Ultimately the longer term visionaries and innovators tend to benefit. For many years BA flew 3 Hong Kong flights a day, closely bunched westbound though with better spreads eastbound. Cathay had the same frequency but with a better spread in both directions. Cathay are now up to four and BA's core schedule is down to two. An added factor was BA reducing its Economy class configurations to boost premium capacity. This meant spilling high volume low yield business to Cathay who have used it as bedrock revenue with which to underpin their frequency increase and in doing so make themselves more attractive to the premium market. Who is winning?

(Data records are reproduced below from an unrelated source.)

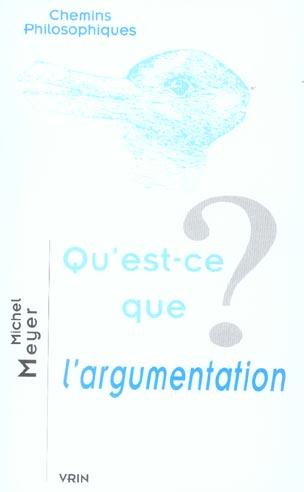 QU'EST-CE QUE L'ARGUMENTATION?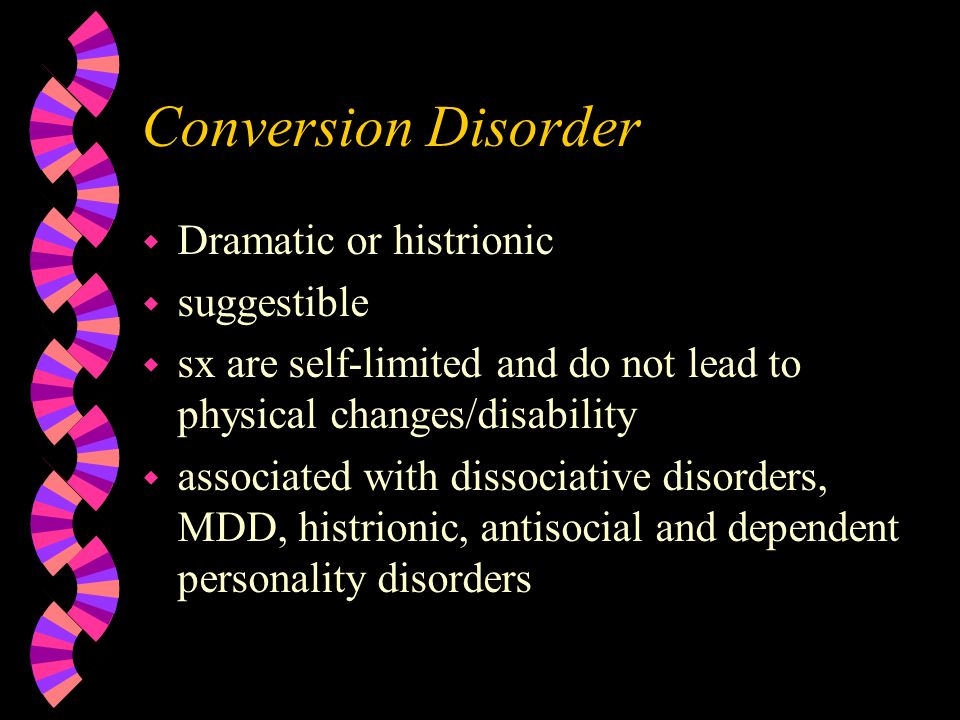 Conversion Disorder w Dramatic or histrionic w suggestible w sx are self-limited and do not lead to physical changes/disability w associated with dissociative disorders, MDD, histrionic, antisocial and dependent personality disorders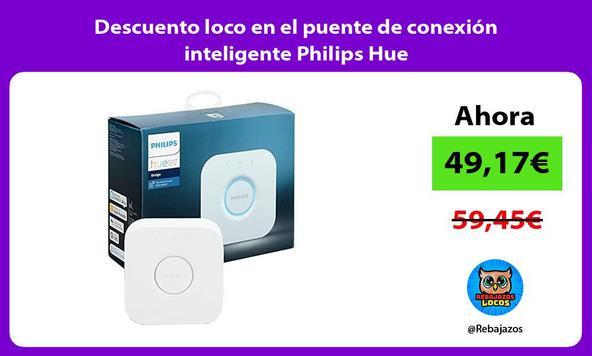 Descuento loco en el puente de conexión inteligente Philips Hue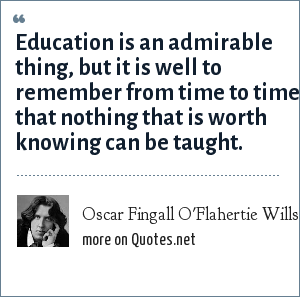 Oscar Fingall O'Flahertie Wills Wilde: Education is an admirable thing, but it is well to remember from time to time that nothing that is worth knowing can be taught.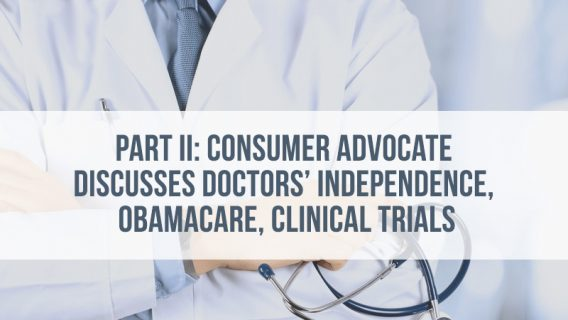 Part 2: Consumer Advocate Discusses Doctors Independence, Obama Care, Clinical Trials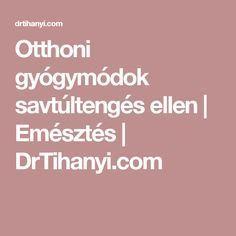 Otthoni gyógymódok savtúltengés ellen   Emésztés   DrTihanyi.com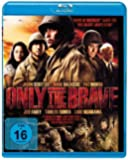 Only the Brave (2006) [ Blu-Ray, Reg.A/B/C Import - Germany ]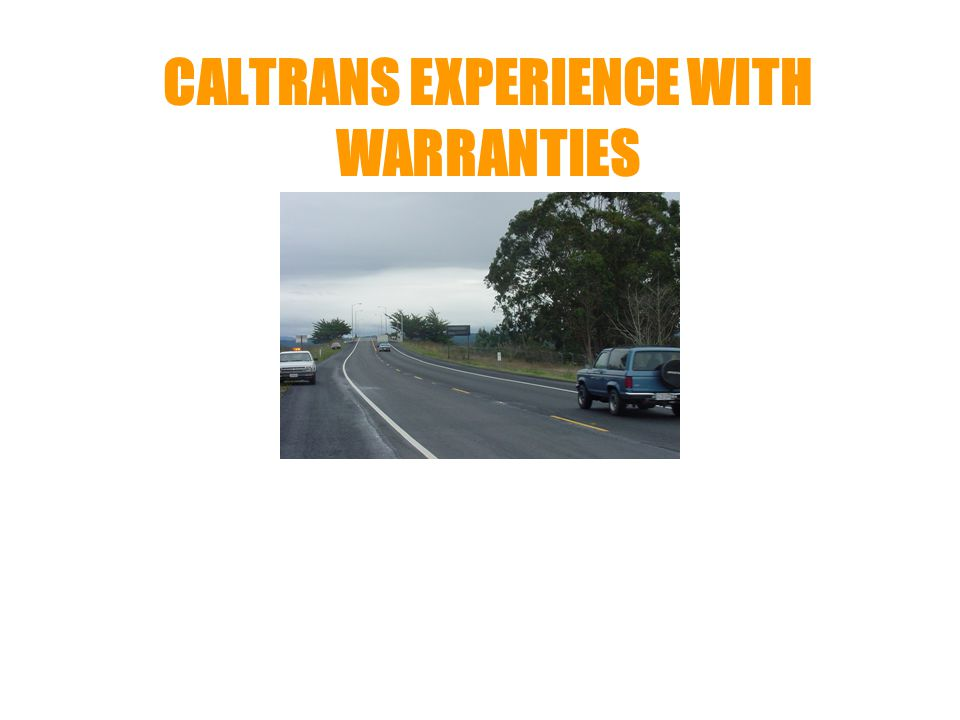 CALTRANS EXPERIENCE WITH WARRANTIES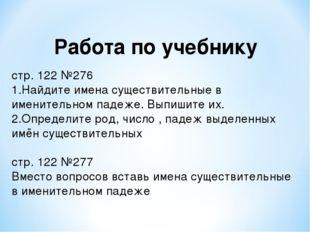 Работа по учебнику стр. 122 №276 Найдите имена существительные в именительном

European airlines (and those include Qantas in ethos despite its unique and robust differences) have in general been struggling on Oriental and Australasian routes. Their service , including catering (which indicates hospitality in eastern cultures) has been visibly thrifted and their crews have not been consistently good in their understanding of or attention to Oriental passengers. As result, coupled with the enormous investment in new and enlarged fleets by high quality eastern competitors originally in Asia and now in the Gulf , they have mostly been outplayed although their immediate revenue/costs/profit ratios have probably been better than had they come out fighting. Their planners tend to struggle with finance people who take hard nosed but narrow short term views about where the best margins are to be obtained with existing equipment and other resources. Talk about "Long term global strategy" and the westerners eyes tend to glaze over. Hence adding to existing successes,-eg long haul overnight services and London Heathrow ,- is almost always preferred over the speculative deployment of an aircraft to another route pattern, schedule or route. For example for BA another flight out of Heathrow will always win against one out of Manchester while Gatwick will always struggle to get the commitment and investment it has to have to thrive long term. Lufthansa decided several years ago to break out of that mindset and straitjacket and went for it in developing a second major hub in Munich. It's been expensive and they could have done better in the short term by sticking with just Frankfurt but in long term it will strengthen them. In fact they were thinking more like an Asian business.
Perhaps more western airlines should be asking themselves the question:"What would we do if we were Asian?" Come to think of it, some of their home country governments and other businesses would do well to ask the same thing.